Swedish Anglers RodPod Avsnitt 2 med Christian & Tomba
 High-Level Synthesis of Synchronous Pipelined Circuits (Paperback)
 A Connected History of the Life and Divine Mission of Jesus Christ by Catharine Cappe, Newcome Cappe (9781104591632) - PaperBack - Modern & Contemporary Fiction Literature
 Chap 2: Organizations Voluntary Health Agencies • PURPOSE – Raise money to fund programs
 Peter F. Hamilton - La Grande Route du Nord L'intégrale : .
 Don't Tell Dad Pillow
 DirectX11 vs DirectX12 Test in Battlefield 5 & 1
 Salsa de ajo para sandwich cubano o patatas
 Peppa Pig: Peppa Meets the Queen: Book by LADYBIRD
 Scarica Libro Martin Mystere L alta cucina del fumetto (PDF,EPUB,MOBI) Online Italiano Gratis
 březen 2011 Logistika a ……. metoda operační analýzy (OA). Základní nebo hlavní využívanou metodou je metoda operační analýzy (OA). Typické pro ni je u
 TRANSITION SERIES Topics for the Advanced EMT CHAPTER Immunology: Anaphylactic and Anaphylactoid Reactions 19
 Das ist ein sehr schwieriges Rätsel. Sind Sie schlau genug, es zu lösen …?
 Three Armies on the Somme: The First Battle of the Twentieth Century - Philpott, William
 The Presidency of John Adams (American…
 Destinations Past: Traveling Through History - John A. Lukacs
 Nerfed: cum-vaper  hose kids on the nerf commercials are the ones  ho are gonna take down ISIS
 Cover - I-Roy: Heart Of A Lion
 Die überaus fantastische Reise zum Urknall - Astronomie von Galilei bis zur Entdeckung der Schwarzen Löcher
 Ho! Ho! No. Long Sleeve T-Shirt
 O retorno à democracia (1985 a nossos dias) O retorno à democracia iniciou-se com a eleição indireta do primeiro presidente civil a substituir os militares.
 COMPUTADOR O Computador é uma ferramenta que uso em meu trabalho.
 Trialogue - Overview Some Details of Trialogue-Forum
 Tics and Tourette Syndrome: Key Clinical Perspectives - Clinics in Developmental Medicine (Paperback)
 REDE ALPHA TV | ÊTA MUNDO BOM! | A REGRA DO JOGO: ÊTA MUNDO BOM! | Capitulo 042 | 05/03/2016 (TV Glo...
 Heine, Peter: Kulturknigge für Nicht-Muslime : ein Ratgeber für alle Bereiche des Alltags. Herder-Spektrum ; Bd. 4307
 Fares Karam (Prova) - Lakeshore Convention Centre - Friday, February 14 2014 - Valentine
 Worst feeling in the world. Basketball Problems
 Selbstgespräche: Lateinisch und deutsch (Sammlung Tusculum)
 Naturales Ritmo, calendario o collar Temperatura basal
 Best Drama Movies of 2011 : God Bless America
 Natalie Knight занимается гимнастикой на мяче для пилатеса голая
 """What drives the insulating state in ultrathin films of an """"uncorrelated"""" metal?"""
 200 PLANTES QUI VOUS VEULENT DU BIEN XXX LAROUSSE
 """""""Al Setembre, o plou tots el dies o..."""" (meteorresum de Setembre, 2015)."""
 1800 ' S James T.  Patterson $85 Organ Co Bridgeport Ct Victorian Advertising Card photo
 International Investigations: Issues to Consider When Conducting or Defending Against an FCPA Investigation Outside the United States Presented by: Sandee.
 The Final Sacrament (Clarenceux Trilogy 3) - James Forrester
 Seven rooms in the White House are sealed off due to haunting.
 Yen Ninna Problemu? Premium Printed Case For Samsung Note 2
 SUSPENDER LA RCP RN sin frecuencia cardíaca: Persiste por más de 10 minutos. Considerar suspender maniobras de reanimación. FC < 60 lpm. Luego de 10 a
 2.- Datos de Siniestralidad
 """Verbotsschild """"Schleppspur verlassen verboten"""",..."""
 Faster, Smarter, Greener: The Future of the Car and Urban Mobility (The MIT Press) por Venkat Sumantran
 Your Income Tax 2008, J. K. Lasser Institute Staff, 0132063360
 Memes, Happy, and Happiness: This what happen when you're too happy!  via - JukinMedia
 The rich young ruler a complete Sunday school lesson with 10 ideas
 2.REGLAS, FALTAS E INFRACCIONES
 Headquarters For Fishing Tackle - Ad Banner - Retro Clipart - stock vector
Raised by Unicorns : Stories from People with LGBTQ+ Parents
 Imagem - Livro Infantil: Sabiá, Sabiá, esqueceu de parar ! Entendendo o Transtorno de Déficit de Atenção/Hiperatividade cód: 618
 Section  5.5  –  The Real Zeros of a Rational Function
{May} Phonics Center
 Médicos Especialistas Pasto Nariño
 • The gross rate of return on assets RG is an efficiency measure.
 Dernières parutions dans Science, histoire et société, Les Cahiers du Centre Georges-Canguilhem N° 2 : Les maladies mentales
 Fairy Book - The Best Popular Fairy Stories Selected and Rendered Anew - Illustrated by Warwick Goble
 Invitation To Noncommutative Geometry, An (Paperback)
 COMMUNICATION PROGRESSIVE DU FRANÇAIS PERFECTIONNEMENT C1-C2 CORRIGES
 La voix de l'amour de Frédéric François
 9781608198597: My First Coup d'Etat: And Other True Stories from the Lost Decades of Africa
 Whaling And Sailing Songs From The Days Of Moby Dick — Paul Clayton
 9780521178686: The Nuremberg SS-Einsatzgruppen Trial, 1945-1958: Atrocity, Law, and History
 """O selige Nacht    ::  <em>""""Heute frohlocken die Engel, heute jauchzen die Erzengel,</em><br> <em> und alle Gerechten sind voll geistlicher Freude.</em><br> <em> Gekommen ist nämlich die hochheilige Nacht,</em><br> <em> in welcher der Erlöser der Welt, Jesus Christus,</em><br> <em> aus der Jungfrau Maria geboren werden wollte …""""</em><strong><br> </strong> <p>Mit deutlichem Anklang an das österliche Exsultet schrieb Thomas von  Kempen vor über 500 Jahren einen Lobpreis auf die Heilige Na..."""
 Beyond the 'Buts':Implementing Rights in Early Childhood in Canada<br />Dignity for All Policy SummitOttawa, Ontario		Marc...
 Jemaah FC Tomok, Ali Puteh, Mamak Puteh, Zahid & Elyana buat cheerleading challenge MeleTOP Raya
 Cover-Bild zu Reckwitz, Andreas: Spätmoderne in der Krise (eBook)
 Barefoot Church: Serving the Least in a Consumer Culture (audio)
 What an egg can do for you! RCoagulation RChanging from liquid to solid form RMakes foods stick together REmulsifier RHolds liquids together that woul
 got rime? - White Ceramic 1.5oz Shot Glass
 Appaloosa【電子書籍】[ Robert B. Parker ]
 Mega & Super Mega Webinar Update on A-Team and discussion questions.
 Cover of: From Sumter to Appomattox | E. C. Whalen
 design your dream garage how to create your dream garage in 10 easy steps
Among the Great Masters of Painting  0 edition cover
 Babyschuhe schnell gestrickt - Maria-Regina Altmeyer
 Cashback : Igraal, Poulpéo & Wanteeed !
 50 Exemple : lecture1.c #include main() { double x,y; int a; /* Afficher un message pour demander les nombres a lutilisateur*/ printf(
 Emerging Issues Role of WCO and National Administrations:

+ + + + + + +

WORK TO COMPLETE: Take each line of the material above that holds the string "James" and copy it.

RESPONSE BELOW:
 1800 ' S James T.  Patterson $85 Organ Co Bridgeport Ct Victorian Advertising Card photo
 The Final Sacrament (Clarenceux Trilogy 3) - James Forrester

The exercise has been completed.